--- Udostępniony fragment ---

Pomiary słuchawek Audeze LCD-i4

Bas jest tu podany wykwintnie, równo, ze świetnym zejściem, doskonałą kontrolą i świetną dokładnością. Linia basowa wcale nie ustępuje tej z iSine 20 i jestem przekonany, że w bezpośrednim starciu byłoby bardzo ciekawie między jedną i drugą parą. Obawiam się, że z przewagą i4.

W topowych Audeze słychać zarówno moc i nawet swoisty przesyt w sferze średniego basu, jak i bardzo niski bas, jego delikatne niuanse, podmuszki i wibracje. Nawet na materiałach filmowych czuć było miejscami swego rodzaju basowe „szepty”, ledwo wyczuwalne, otoczone mistycyzmem i wrażeniem kompleksowości, ostateczności wręcz. Jakby same słuchawki mówiły, że to jest „ten” bas, „ten” poziom, którego szukało się bardzo długo, unikatowego i autentycznego zawieszenia między mocą, masą, wydźwiękiem, potencjałem, zdolnościami technicznymi a rozsądkiem, zwiewnością i selektywnością.

Średnica jest kompletna i na swoim miejscu, jednocześnie odsunięta komfortowo od słuchacza i portretująca blisko wokalistę, dając wrażenie jakbyśmy byli „tu i teraz”, a jednak wciąż mogli zrobić pauzę i iść zrobić sobie kawę. To wrażenie waha się między różnymi sposobami odbioru LCD-i4, najmniej wyczuwalne na fabrycznym kablu i najmniej na nim urzekające, znacznie lepsze na kablu niestandardowym i jednocześnie najbardziej pełne i muzykalne, a także komfortowe jak pisałem, gdy sięgamy po Ciphery.

--- Materiał ---

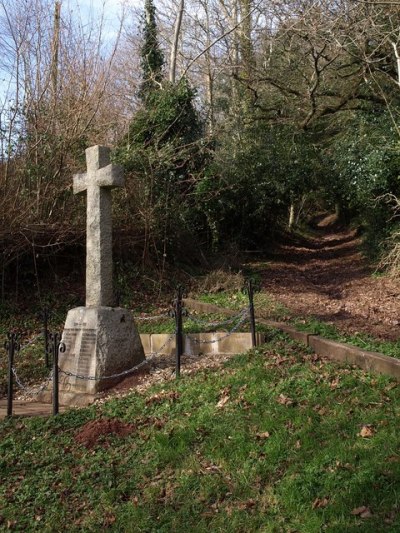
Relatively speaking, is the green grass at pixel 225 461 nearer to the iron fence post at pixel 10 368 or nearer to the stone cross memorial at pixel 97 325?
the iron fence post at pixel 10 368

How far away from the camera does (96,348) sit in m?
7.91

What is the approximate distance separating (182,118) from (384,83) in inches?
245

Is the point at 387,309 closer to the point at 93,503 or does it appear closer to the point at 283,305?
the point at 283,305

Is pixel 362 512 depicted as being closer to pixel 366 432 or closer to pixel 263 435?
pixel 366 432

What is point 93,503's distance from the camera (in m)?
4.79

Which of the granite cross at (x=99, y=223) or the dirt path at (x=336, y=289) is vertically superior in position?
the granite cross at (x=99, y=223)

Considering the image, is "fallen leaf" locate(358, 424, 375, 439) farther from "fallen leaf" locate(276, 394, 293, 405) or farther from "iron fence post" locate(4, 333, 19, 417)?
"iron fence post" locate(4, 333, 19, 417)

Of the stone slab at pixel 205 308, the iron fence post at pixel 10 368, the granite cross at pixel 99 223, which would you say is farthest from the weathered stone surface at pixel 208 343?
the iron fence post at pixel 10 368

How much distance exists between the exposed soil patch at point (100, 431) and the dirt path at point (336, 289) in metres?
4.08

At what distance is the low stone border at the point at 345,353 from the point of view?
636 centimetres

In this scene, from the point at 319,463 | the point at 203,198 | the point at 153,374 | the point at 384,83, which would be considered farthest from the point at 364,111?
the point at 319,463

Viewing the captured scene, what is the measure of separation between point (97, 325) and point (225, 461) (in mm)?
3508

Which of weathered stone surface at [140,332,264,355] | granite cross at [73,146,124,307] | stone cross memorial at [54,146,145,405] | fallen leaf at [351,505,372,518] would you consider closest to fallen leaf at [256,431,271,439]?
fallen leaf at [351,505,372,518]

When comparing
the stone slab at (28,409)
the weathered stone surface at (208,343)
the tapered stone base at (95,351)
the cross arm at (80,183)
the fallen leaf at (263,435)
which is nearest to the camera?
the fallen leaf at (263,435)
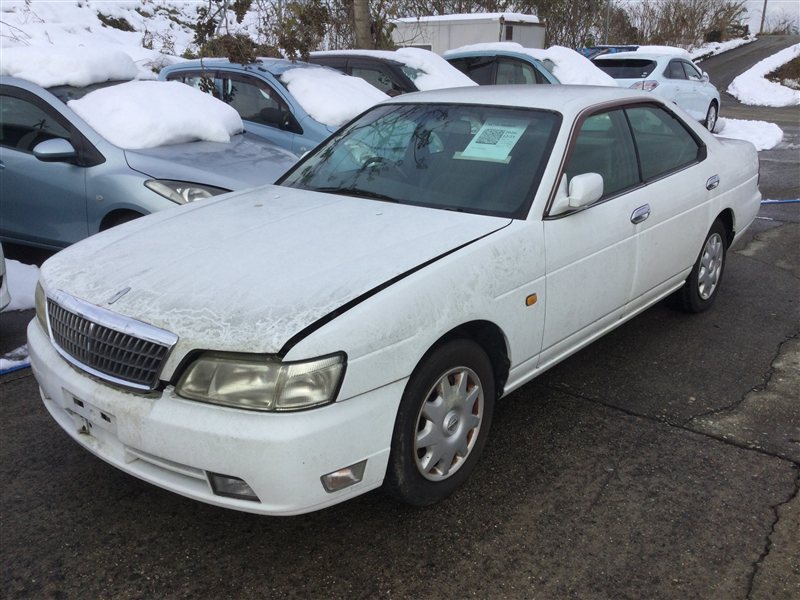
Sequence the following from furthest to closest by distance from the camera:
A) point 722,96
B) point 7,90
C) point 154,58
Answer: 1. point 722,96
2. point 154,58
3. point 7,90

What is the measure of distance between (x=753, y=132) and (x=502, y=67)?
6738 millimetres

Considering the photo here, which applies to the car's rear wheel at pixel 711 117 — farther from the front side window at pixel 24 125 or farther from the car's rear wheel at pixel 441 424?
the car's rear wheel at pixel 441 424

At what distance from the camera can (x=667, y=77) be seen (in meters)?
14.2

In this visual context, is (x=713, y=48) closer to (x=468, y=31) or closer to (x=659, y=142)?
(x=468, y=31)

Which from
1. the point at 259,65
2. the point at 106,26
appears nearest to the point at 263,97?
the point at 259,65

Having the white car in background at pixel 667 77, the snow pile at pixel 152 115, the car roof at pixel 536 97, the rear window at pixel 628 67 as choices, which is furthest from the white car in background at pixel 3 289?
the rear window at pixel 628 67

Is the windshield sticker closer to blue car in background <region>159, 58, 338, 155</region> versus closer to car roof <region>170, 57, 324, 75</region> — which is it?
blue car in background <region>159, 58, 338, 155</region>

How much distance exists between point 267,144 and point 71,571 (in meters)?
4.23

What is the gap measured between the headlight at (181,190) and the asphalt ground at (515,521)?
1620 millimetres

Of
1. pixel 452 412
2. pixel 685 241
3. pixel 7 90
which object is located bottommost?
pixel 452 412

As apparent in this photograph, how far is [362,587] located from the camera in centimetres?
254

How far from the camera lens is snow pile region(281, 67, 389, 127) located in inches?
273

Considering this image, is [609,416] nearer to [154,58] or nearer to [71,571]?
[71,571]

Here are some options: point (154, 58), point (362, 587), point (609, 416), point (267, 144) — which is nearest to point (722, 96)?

---
--- Materiał ---

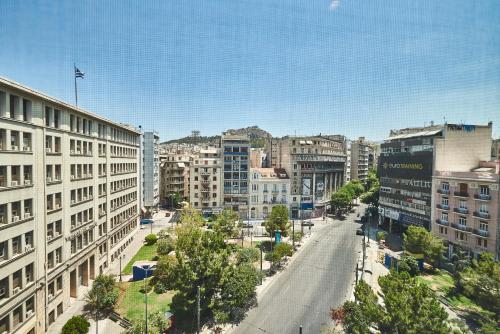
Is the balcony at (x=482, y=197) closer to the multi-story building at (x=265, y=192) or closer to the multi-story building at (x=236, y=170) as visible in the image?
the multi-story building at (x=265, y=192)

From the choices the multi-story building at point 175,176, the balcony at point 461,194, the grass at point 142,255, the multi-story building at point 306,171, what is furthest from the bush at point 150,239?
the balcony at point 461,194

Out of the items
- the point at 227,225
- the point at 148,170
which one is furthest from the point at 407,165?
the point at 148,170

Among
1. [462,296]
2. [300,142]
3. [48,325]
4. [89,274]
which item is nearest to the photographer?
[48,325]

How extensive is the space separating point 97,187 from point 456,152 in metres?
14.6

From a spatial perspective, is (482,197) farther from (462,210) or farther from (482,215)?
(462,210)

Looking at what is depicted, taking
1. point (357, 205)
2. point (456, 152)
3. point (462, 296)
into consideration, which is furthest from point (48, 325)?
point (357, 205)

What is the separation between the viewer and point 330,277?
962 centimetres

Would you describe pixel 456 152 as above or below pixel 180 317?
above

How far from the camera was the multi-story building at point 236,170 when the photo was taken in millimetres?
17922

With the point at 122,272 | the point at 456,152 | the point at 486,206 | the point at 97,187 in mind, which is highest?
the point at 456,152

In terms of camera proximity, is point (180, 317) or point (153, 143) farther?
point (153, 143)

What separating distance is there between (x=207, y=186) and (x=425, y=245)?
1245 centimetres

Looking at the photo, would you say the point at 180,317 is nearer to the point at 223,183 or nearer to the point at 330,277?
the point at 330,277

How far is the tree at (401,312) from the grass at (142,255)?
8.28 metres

---

## Polecenia
1. Przytocz dosłownie cały fragment o pomiarach słuchawek Audeze LCD-i4.
2. Zredaguj wiersze od tego, który zawiera „Out of the items”, aż do tego, który zawiera „8.28 metres”, zastępując w nich „furthest” przez „farthest”. Podaj tylko te wiersze, a wszystko inne pozostaw bez zmian.

## Wyniki ćwiczenia
1.
Pomiary słuchawek Audeze LCD-i4

Bas jest tu podany wykwintnie, równo, ze świetnym zejściem, doskonałą kontrolą i świetną dokładnością. Linia basowa wcale nie ustępuje tej z iSine 20 i jestem przekonany, że w bezpośrednim starciu byłoby bardzo ciekawie między jedną i drugą parą. Obawiam się, że z przewagą i4.

W topowych Audeze słychać zarówno moc i nawet swoisty przesyt w sferze średniego basu, jak i bardzo niski bas, jego delikatne niuanse, podmuszki i wibracje. Nawet na materiałach filmowych czuć było miejscami swego rodzaju basowe „szepty”, ledwo wyczuwalne, otoczone mistycyzmem i wrażeniem kompleksowości, ostateczności wręcz. Jakby same słuchawki mówiły, że to jest „ten” bas, „ten” poziom, którego szukało się bardzo długo, unikatowego i autentycznego zawieszenia między mocą, masą, wydźwiękiem, potencjałem, zdolnościami technicznymi a rozsądkiem, zwiewnością i selektywnością.

Średnica jest kompletna i na swoim miejscu, jednocześnie odsunięta komfortowo od słuchacza i portretująca blisko wokalistę, dając wrażenie jakbyśmy byli „tu i teraz”, a jednak wciąż mogli zrobić pauzę i iść zrobić sobie kawę. To wrażenie waha się między różnymi sposobami odbioru LCD-i4, najmniej wyczuwalne na fabrycznym kablu i najmniej na nim urzekające, znacznie lepsze na kablu niestandardowym i jednocześnie najbardziej pełne i muzykalne, a także komfortowe jak pisałem, gdy sięgamy po Ciphery.

2.
Out of the items
- the point at 227,225
- the point at 148,170
which one is farthest from the point at 407,165?
the point at 148,170

Among
1. [462,296]
2. [300,142]
3. [48,325]
4. [89,274]
which item is nearest to the photographer?
[48,325]

How extensive is the space separating point 97,187 from point 456,152 in metres?
14.6

From a spatial perspective, is (482,197) farther from (462,210) or farther from (482,215)?
(462,210)

Looking at what is depicted, taking
1. point (357, 205)
2. point (456, 152)
3. point (462, 296)
into consideration, which is farthest from point (48, 325)?
point (357, 205)

What is the separation between the viewer and point 330,277?
962 centimetres

Would you describe pixel 456 152 as above or below pixel 180 317?
above

How far from the camera was the multi-story building at point 236,170 when the photo was taken in millimetres?
17922

With the point at 122,272 | the point at 456,152 | the point at 486,206 | the point at 97,187 in mind, which is highest?
the point at 456,152

In terms of camera proximity, is point (180, 317) or point (153, 143) farther?
point (153, 143)

What separating distance is there between (x=207, y=186) and (x=425, y=245)?
1245 centimetres

Looking at the photo, would you say the point at 180,317 is nearer to the point at 223,183 or nearer to the point at 330,277?
the point at 330,277

How far is the tree at (401,312) from the grass at (142,255)?
8.28 metres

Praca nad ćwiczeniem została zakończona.